= Data =
○ ○ ○ ○ ○ ○ ○

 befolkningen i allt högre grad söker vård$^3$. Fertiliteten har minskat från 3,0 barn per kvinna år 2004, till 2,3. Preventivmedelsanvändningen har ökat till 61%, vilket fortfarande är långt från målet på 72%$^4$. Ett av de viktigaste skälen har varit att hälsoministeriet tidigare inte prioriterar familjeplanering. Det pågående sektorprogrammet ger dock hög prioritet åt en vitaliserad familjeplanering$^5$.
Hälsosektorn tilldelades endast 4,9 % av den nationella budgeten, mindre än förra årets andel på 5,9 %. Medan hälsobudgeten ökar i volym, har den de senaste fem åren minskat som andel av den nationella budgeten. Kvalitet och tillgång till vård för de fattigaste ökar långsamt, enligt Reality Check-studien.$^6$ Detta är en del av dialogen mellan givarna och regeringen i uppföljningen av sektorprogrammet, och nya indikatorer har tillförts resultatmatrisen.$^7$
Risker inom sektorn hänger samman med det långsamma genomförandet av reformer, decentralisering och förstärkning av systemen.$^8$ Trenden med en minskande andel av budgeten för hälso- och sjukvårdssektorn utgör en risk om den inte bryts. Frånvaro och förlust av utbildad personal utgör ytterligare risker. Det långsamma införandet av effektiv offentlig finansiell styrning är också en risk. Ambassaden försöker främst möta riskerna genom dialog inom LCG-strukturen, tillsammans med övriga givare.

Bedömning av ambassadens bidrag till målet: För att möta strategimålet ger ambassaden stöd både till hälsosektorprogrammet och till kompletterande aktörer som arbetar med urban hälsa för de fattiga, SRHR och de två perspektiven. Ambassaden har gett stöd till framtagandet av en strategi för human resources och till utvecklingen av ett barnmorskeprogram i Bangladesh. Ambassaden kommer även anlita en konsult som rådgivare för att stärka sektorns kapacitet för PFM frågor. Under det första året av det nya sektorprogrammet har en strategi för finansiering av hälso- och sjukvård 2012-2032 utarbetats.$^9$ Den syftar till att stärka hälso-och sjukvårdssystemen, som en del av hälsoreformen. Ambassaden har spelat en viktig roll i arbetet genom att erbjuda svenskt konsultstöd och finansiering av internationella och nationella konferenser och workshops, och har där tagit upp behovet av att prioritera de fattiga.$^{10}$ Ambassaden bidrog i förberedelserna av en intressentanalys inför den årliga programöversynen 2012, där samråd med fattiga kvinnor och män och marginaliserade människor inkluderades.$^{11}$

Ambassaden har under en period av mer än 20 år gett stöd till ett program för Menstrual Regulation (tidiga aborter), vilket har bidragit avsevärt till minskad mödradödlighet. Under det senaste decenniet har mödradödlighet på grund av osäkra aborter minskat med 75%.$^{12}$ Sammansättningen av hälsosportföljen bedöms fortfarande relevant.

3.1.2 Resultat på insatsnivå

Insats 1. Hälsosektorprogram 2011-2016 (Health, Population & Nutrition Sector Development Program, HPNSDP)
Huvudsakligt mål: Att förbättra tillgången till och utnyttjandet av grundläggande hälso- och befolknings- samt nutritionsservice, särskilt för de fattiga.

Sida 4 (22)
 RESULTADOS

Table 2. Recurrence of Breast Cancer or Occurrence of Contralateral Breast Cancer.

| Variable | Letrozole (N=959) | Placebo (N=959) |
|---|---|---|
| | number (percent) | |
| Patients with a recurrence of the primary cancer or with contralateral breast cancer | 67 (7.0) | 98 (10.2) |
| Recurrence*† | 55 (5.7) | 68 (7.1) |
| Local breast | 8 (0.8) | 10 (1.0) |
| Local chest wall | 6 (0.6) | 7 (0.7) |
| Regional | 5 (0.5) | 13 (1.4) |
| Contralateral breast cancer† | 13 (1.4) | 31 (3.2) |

○ ○ ○ ○ ○ ○ ○

The records above must be output exactly, in full.

 befolkningen i allt högre grad söker vård$^3$. Fertiliteten har minskat från 3,0 barn per kvinna år 2004, till 2,3. Preventivmedelsanvändningen har ökat till 61%, vilket fortfarande är långt från målet på 72%$^4$. Ett av de viktigaste skälen har varit att hälsoministeriet tidigare inte prioriterar familjeplanering. Det pågående sektorprogrammet ger dock hög prioritet åt en vitaliserad familjeplanering$^5$.
Hälsosektorn tilldelades endast 4,9 % av den nationella budgeten, mindre än förra årets andel på 5,9 %. Medan hälsobudgeten ökar i volym, har den de senaste fem åren minskat som andel av den nationella budgeten. Kvalitet och tillgång till vård för de fattigaste ökar långsamt, enligt Reality Check-studien.$^6$ Detta är en del av dialogen mellan givarna och regeringen i uppföljningen av sektorprogrammet, och nya indikatorer har tillförts resultatmatrisen.$^7$
Risker inom sektorn hänger samman med det långsamma genomförandet av reformer, decentralisering och förstärkning av systemen.$^8$ Trenden med en minskande andel av budgeten för hälso- och sjukvårdssektorn utgör en risk om den inte bryts. Frånvaro och förlust av utbildad personal utgör ytterligare risker. Det långsamma införandet av effektiv offentlig finansiell styrning är också en risk. Ambassaden försöker främst möta riskerna genom dialog inom LCG-strukturen, tillsammans med övriga givare.

Bedömning av ambassadens bidrag till målet: För att möta strategimålet ger ambassaden stöd både till hälsosektorprogrammet och till kompletterande aktörer som arbetar med urban hälsa för de fattiga, SRHR och de två perspektiven. Ambassaden har gett stöd till framtagandet av en strategi för human resources och till utvecklingen av ett barnmorskeprogram i Bangladesh. Ambassaden kommer även anlita en konsult som rådgivare för att stärka sektorns kapacitet för PFM frågor. Under det första året av det nya sektorprogrammet har en strategi för finansiering av hälso- och sjukvård 2012-2032 utarbetats.$^9$ Den syftar till att stärka hälso-och sjukvårdssystemen, som en del av hälsoreformen. Ambassaden har spelat en viktig roll i arbetet genom att erbjuda svenskt konsultstöd och finansiering av internationella och nationella konferenser och workshops, och har där tagit upp behovet av att prioritera de fattiga.$^{10}$ Ambassaden bidrog i förberedelserna av en intressentanalys inför den årliga programöversynen 2012, där samråd med fattiga kvinnor och män och marginaliserade människor inkluderades.$^{11}$

Ambassaden har under en period av mer än 20 år gett stöd till ett program för Menstrual Regulation (tidiga aborter), vilket har bidragit avsevärt till minskad mödradödlighet. Under det senaste decenniet har mödradödlighet på grund av osäkra aborter minskat med 75%.$^{12}$ Sammansättningen av hälsosportföljen bedöms fortfarande relevant.

3.1.2 Resultat på insatsnivå

Insats 1. Hälsosektorprogram 2011-2016 (Health, Population & Nutrition Sector Development Program, HPNSDP)
Huvudsakligt mål: Att förbättra tillgången till och utnyttjandet av grundläggande hälso- och befolknings- samt nutritionsservice, särskilt för de fattiga.

Sida 4 (22)
 RESULTADOS

Table 2. Recurrence of Breast Cancer or Occurrence of Contralateral Breast Cancer.

| Variable | Letrozole (N=959) | Placebo (N=959) |
|---|---|---|
| | number (percent) | |
| Patients with a recurrence of the primary cancer or with contralateral breast cancer | 67 (7.0) | 98 (10.2) |
| Recurrence*† | 55 (5.7) | 68 (7.1) |
| Local breast | 8 (0.8) | 10 (1.0) |
| Local chest wall | 6 (0.6) | 7 (0.7) |
| Regional | 5 (0.5) | 13 (1.4) |
| Contralateral breast cancer† | 13 (1.4) | 31 (3.2) |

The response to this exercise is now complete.